- Consignes de l'exercice:
[A] D'après le texte sur l'économie allemande, quelle part de la production allemande relève du haut de gamme ?
[B] Reprenez le texte sur l'économie allemande là où il s'arrête et rédigez-en la suite.

- Extrait du texte:
* * * * *

L’Allemagne a développé son économie autour de l’industrie en privilégiant le haut de gamme. Ce dernier concerne plus de 45 % de la production allemande. Par ailleurs, pour améliorer leurs marges, les entreprises d’outre-rhin recourent plus que leurs homologues européennes à une sous-traitance en provenance des pays à bas coûts (Europe centrale et orientale, pays d’Asie émergents). Les importations allemandes de biens intermédiaires sont deux fois plus importantes que celles de la France. Le positionnement des produits allemands leur permet d’être relativement insensibles aux variations des coûts de production à la différence de ceux de leurs concurrents français, espagnols ou italiens (élasticité prix).
Les autres pays d’Europe, surtout ceux de l’Europe du Sud, se caractérisent de leur côté par une forte préférence pour le présent avec des taux d’épargne faible, des processus de désindustrialisation rapide et, en conséquence, par de forts déficits commerciaux. Cette situation est, en partie, à l’origine de la crise des dettes publiques qui a frappé l’Europe à compter de 2011. Pour lutter contre ces déséquilibres, la solution mise en œuvre depuis sept ans repose sur la restauration de la compétitivité des pays d’Europe du Sud. Ces derniers ont, tout à la fois, dû réduire leur déficit public, et peser sur leurs coûts salariaux. À ce petit jeu, l’Espagne s’en est le mieux sortie au prix néanmoins d’un chômage qui a atteint 25 % en 2014. Néanmoins, le système n’est pas optimal. En effet, la restauration de l’équilibre au sein de la zone passe par une diminution de la demande intérieure ce qui, par définition, réduit la croissance et détériore la situation de l’emploi. L’Allemagne qui dépend de l’Union européenne pour ses exportations à plus de 60 % est la première victime duralentissement de la consommation. Elle ne peut pas compter sur les consommateurs allemands pour prendre le relais, ceux-ci préférant épargner. De ce fait, malgré des excédents importants, la croissance allemande ne diffère guère de la moyenne européenne. L’Allemagne ressemble un peu aux villes hanséatiques qui étaient riches de leur commerce mais qui, au XVIe et au XVIIe, ne généraient pas une forte croissance.

* * * * *

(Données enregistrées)

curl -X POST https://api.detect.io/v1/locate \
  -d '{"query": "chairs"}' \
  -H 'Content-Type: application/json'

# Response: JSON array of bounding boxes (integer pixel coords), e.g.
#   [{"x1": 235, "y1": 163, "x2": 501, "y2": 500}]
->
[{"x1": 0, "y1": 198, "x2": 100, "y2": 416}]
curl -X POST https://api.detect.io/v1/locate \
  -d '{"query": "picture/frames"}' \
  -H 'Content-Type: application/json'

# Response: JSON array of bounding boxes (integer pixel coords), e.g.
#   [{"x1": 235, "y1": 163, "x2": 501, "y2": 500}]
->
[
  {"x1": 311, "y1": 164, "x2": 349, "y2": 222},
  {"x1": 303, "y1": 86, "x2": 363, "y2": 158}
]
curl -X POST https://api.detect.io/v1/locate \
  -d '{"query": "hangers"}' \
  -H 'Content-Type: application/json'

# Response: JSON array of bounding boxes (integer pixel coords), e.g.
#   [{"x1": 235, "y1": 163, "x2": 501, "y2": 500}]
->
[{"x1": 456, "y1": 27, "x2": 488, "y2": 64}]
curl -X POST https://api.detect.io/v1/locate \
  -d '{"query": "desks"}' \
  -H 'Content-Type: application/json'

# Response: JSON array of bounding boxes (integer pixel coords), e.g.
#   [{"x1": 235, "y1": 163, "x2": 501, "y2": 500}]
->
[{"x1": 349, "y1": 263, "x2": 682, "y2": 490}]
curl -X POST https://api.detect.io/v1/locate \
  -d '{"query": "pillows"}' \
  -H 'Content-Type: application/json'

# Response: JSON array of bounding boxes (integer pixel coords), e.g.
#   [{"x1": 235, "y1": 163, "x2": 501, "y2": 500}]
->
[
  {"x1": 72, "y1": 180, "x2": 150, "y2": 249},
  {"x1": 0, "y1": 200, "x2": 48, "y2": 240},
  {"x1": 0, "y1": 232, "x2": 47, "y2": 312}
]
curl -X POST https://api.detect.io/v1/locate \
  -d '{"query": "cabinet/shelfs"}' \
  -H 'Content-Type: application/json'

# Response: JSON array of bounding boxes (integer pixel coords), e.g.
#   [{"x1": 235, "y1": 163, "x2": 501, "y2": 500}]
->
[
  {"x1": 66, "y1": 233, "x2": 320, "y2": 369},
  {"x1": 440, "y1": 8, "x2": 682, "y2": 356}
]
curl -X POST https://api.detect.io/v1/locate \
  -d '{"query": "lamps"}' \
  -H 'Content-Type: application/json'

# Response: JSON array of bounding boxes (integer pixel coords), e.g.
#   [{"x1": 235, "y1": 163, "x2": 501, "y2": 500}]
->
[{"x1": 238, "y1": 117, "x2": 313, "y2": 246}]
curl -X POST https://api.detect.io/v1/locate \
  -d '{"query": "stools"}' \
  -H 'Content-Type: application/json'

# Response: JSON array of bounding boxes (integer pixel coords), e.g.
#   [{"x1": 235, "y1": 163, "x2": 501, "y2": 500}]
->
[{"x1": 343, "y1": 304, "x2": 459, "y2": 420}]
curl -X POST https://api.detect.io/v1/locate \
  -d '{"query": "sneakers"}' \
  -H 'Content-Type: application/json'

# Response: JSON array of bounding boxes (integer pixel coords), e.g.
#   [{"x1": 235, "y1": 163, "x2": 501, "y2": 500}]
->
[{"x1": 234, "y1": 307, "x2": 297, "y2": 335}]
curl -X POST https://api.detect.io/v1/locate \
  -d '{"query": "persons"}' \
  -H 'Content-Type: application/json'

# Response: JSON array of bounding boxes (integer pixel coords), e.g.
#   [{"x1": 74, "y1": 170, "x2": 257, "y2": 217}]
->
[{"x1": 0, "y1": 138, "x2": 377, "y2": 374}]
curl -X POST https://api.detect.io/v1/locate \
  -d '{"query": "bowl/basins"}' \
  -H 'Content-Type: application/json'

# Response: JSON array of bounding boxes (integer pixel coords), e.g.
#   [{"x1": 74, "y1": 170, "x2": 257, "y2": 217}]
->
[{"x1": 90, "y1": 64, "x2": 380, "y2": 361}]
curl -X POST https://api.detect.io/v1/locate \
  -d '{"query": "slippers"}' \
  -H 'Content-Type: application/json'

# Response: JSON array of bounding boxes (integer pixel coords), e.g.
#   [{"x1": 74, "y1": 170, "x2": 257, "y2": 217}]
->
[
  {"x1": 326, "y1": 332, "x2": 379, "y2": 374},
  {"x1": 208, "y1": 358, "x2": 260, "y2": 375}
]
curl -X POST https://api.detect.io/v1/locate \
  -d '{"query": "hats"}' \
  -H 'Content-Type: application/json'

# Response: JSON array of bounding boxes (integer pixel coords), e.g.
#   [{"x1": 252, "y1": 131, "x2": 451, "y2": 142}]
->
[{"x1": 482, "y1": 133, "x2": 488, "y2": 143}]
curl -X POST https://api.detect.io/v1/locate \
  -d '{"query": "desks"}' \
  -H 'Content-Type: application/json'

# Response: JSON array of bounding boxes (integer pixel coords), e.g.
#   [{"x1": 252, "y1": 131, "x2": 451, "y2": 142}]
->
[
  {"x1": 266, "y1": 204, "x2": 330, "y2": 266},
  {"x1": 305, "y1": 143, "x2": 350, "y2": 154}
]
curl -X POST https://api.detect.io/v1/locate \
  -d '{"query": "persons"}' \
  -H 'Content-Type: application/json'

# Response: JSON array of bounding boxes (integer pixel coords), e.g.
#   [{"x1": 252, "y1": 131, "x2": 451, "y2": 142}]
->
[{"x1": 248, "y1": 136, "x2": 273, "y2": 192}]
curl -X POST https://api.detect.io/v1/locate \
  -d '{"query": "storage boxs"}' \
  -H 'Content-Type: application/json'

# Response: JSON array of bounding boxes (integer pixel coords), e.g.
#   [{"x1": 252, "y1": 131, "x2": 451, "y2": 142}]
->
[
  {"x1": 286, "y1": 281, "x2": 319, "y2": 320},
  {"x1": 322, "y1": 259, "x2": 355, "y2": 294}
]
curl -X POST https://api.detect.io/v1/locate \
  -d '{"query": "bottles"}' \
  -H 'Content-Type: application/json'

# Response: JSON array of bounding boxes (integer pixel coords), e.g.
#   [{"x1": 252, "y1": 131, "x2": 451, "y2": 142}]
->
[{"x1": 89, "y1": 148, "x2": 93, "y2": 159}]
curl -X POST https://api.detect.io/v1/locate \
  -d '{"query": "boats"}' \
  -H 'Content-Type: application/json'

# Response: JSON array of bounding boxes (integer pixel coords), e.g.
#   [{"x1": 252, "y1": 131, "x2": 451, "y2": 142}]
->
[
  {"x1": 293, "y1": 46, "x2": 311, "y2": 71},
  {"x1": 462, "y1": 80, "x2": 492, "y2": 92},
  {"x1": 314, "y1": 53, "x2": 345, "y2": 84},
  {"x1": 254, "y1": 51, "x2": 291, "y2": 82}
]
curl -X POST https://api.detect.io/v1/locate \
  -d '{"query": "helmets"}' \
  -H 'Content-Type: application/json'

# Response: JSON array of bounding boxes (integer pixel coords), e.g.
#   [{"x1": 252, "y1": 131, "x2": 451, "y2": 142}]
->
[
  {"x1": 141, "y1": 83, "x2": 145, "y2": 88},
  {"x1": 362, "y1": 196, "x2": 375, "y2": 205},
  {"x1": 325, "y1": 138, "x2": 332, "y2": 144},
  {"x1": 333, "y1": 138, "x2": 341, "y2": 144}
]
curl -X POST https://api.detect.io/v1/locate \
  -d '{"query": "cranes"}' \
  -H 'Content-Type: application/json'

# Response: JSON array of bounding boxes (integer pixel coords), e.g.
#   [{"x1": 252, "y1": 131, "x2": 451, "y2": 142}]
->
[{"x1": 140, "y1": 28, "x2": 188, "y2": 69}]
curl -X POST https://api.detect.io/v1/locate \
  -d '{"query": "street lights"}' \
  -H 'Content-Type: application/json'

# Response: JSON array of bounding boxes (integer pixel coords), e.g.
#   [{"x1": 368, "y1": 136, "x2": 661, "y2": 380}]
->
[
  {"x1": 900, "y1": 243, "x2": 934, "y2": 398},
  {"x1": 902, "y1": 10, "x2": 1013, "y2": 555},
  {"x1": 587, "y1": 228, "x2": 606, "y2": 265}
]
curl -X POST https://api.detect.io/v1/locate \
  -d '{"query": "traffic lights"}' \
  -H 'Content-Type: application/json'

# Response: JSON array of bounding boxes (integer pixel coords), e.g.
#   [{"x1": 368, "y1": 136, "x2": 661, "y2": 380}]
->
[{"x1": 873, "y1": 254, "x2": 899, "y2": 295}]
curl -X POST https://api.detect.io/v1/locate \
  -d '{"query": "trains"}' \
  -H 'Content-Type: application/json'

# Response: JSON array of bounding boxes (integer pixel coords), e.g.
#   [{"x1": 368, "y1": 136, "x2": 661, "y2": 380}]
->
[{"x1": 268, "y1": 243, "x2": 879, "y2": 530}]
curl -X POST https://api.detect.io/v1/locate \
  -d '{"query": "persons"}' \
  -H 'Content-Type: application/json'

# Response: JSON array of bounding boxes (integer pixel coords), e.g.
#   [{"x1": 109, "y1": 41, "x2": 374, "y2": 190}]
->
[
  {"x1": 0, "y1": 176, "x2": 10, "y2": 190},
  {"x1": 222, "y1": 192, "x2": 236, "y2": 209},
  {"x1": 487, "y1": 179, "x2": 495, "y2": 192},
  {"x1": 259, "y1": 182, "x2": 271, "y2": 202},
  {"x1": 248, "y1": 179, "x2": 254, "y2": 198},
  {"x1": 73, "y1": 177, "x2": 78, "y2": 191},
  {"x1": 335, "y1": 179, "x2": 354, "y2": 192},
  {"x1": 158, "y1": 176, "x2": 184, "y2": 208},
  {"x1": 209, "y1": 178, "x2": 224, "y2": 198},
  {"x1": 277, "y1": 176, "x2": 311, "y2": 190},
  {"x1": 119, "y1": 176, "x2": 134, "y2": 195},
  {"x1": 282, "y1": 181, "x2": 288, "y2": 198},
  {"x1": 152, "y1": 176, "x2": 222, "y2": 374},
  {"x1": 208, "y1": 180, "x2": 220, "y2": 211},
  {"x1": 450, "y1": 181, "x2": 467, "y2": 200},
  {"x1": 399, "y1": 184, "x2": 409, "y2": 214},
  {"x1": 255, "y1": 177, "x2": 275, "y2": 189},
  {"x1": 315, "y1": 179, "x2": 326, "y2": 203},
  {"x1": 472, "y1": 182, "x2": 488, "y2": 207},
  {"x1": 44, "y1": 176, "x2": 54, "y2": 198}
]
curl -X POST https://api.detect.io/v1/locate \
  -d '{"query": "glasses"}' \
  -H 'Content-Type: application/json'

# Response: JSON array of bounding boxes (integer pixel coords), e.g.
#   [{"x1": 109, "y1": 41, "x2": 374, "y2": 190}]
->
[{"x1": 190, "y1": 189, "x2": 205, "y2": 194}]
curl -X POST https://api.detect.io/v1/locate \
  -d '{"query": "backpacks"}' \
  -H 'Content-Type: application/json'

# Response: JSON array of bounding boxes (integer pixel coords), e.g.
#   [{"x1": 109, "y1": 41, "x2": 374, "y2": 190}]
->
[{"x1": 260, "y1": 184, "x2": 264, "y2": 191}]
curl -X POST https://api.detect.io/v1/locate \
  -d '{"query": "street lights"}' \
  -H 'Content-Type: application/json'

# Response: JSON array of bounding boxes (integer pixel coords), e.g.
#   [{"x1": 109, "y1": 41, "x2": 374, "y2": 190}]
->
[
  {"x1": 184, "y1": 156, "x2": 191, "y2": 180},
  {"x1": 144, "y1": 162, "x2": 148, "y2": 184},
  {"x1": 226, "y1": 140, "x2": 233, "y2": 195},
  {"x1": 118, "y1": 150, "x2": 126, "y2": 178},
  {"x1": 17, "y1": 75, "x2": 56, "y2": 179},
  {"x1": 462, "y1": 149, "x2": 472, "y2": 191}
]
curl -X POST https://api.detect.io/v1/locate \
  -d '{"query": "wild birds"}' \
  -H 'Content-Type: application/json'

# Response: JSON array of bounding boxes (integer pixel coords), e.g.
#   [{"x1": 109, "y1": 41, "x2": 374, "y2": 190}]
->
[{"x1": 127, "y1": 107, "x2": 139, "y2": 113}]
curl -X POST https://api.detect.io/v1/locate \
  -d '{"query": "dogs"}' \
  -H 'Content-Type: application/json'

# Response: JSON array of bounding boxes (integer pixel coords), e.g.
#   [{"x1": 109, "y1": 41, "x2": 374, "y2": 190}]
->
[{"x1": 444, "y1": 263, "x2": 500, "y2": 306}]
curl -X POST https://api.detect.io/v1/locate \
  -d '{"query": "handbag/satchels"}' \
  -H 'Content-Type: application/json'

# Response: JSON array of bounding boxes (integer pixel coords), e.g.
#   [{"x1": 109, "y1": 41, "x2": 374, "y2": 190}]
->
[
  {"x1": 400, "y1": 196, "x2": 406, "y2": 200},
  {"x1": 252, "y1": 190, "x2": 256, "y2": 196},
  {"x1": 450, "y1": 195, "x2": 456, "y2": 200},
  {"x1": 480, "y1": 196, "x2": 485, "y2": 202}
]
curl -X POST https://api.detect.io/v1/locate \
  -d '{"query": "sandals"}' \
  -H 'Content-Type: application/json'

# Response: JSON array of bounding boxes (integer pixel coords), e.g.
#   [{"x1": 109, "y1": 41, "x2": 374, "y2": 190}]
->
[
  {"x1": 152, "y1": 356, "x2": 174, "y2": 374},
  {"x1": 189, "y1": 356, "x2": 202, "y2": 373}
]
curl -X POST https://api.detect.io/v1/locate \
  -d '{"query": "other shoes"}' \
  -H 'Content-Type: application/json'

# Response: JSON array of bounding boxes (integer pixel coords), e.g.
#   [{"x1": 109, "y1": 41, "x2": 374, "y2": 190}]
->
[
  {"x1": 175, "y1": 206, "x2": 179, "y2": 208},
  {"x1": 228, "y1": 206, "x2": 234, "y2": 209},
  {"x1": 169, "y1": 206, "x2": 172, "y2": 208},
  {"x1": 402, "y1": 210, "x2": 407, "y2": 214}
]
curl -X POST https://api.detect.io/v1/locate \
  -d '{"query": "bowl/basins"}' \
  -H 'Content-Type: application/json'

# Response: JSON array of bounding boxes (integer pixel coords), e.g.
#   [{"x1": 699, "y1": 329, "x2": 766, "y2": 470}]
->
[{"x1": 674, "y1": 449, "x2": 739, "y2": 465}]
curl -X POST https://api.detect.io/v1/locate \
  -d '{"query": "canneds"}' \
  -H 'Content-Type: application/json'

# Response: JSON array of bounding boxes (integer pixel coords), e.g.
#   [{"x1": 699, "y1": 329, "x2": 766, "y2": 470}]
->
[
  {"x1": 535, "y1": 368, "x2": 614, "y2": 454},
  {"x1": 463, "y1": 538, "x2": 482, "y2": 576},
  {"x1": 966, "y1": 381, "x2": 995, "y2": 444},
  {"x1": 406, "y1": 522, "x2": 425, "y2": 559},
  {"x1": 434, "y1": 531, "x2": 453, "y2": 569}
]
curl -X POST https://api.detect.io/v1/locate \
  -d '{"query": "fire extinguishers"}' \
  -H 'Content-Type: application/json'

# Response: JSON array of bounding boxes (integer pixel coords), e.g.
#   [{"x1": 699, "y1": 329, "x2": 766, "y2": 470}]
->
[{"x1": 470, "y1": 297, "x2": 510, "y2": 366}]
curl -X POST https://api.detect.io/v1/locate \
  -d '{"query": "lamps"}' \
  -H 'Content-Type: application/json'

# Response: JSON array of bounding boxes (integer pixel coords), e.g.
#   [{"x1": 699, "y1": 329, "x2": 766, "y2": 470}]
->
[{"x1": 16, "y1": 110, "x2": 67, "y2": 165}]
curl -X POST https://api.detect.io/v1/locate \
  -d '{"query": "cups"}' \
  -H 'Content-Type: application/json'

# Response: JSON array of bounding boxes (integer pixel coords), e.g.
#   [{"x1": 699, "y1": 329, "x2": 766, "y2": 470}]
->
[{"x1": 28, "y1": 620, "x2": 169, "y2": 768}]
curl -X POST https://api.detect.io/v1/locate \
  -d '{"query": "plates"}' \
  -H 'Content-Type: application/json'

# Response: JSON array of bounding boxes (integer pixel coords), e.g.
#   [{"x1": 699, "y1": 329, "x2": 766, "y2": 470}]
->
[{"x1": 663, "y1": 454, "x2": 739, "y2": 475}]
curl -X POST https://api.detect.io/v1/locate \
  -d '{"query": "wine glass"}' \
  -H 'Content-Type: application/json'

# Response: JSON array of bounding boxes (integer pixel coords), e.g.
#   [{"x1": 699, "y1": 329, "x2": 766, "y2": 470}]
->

* * * * *

- Réponses par consigne:
[A] Plus de 45 % de la production allemande.

[B]
Plus de quinze ans après sa création, la zone euro n’a pas résolu ce problème de spécialisation interne aboutissant à l’accumulation des dettes extérieures au Sud et des excédents au Nord.
Au sein d’un État, le règlement de tels déséquilibres s’effectue par des transferts de revenus et de capitaux. En France, nul ne regarde la capacité de financement des importations de la région Guadeloupe ou de la Martinique. Il en est de même aux États-Unis entre les différents États.
Si la zone euro était un État fédéral, les transferts de revenus de l’Allemagne vers les autres pays de la zone euro équilibreraient les balances courantes. Ces transferts pourraient prendre la forme de prestations sociales communautarisées, de transferts fiscaux sous forme de dotations, de subventions ou de transferts de capitaux (investissements, achats de titres). Or, depuis la crise financière de 2008 et celle des dettes souveraines de 2011, le marché financier européen s’est renationalisé. Il n’y a plus un marché européen des dettes mais des marchés nationaux. Les Italiens acquièrent des titres italiens et les Allemands des titres allemands. Le seul acteur fédéral dans ce système est la Banque centrale européenne.
L’Allemagne n’a pas un intérêt direct à avancer vers le fédéralisme européen. Les taux d’intérêt augmenteraient et les transferts s’effectueraient, du moins dans un premier temps, au profit des résidents du Sud. En revanche, un tel système assurerait la pérennité de la zone euro et augmenterait son taux de croissance.
Comment pourrait s’organiser un fédéralisme européen ?
Plusieurs mécanismes de nature fédérale pourraient être imaginés. Certains ne sont pas en l’état acceptable par les opinions publiques.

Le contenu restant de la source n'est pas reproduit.